* BEGIN DOCUMENT TEXT *

The try_run() command compiles and runs a test program at configure-time. This is useful for detecting runtime characteristics like endianness, type sizes, or library behavior:

try_run(RUN_RESULT COMPILE_RESULT
    ${CMAKE_BINARY_DIR}/try_run
    ${CMAKE_SOURCE_DIR}/cmake/checks/check_endian.cpp
    RUN_OUTPUT_VARIABLE ENDIAN_OUTPUT
)

if(COMPILE_RESULT AND RUN_RESULT EQUAL 0)
    message(STATUS "Endianness: ${ENDIAN_OUTPUT}")
endif()

Cross-Compilation Caveats

When cross-compiling, try_run() cannot execute the compiled binary on the host machine (it's built for a different architecture). CMake handles this with a try-run results file:

Cross-Compilation Warning: try_run() will fail during cross-compilation unless you provide pre-cached results via -C TryRunResults.cmake. For portable projects, prefer try_compile() over try_run() wherever possible.
# For cross-compilation, cache the results:
# In TryRunResults.cmake:
set(ENDIAN_RUN_RESULT 0 CACHE STRING "")
set(ENDIAN_RUN_OUTPUT "little" CACHE STRING "")

# Then configure with:
# cmake -S . -B build -DCMAKE_TOOLCHAIN_FILE=arm.cmake -C TryRunResults.cmake

add_custom_command (OUTPUT Form)

The add_custom_command(OUTPUT ...) form generates files at build-time. Unlike execute_process(), these commands don't run during configuration — they produce rules in the build system that fire only when their outputs are needed:

cmake_minimum_required(VERSION 3.20)
project(CodeGen CXX)

# Generate a header from a template at BUILD time
add_custom_command(
    OUTPUT ${CMAKE_BINARY_DIR}/generated/config_report.h
    COMMAND ${CMAKE_COMMAND} -E make_directory ${CMAKE_BINARY_DIR}/generated
    COMMAND python3 ${CMAKE_SOURCE_DIR}/scripts/gen_config.py
        --output ${CMAKE_BINARY_DIR}/generated/config_report.h
    DEPENDS ${CMAKE_SOURCE_DIR}/scripts/gen_config.py
    COMMENT "Generating config_report.h"

* END DOCUMENT TEXT *

THE EXERCISE> Rewrite the CMake text from "The try_run() command" up to and including "RUN_RESULT EQUAL 0)", renaming "COMPILE_RESULT" to "BUILD_OK" wherever it occurs. None of the data is needed for this work.

* BEGIN DATA EXCERPT *

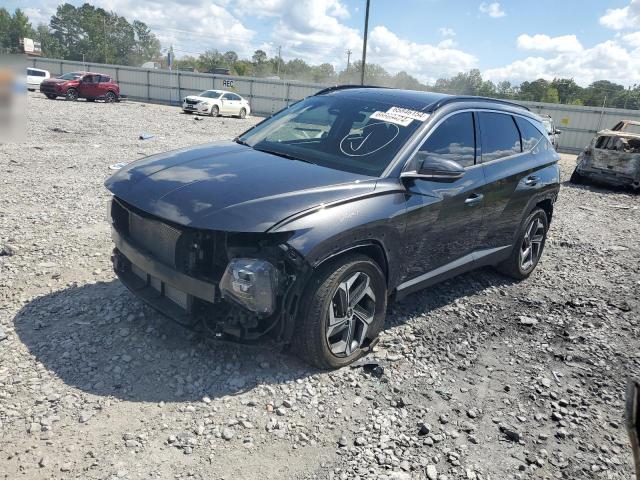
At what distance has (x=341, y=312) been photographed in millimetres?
3350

* END DATA EXCERPT *

PROBLEM SOLUTION>
The try_run() command compiles and runs a test program at configure-time. This is useful for detecting runtime characteristics like endianness, type sizes, or library behavior:

try_run(RUN_RESULT BUILD_OK
    ${CMAKE_BINARY_DIR}/try_run
    ${CMAKE_SOURCE_DIR}/cmake/checks/check_endian.cpp
    RUN_OUTPUT_VARIABLE ENDIAN_OUTPUT
)

if(BUILD_OK AND RUN_RESULT EQUAL 0)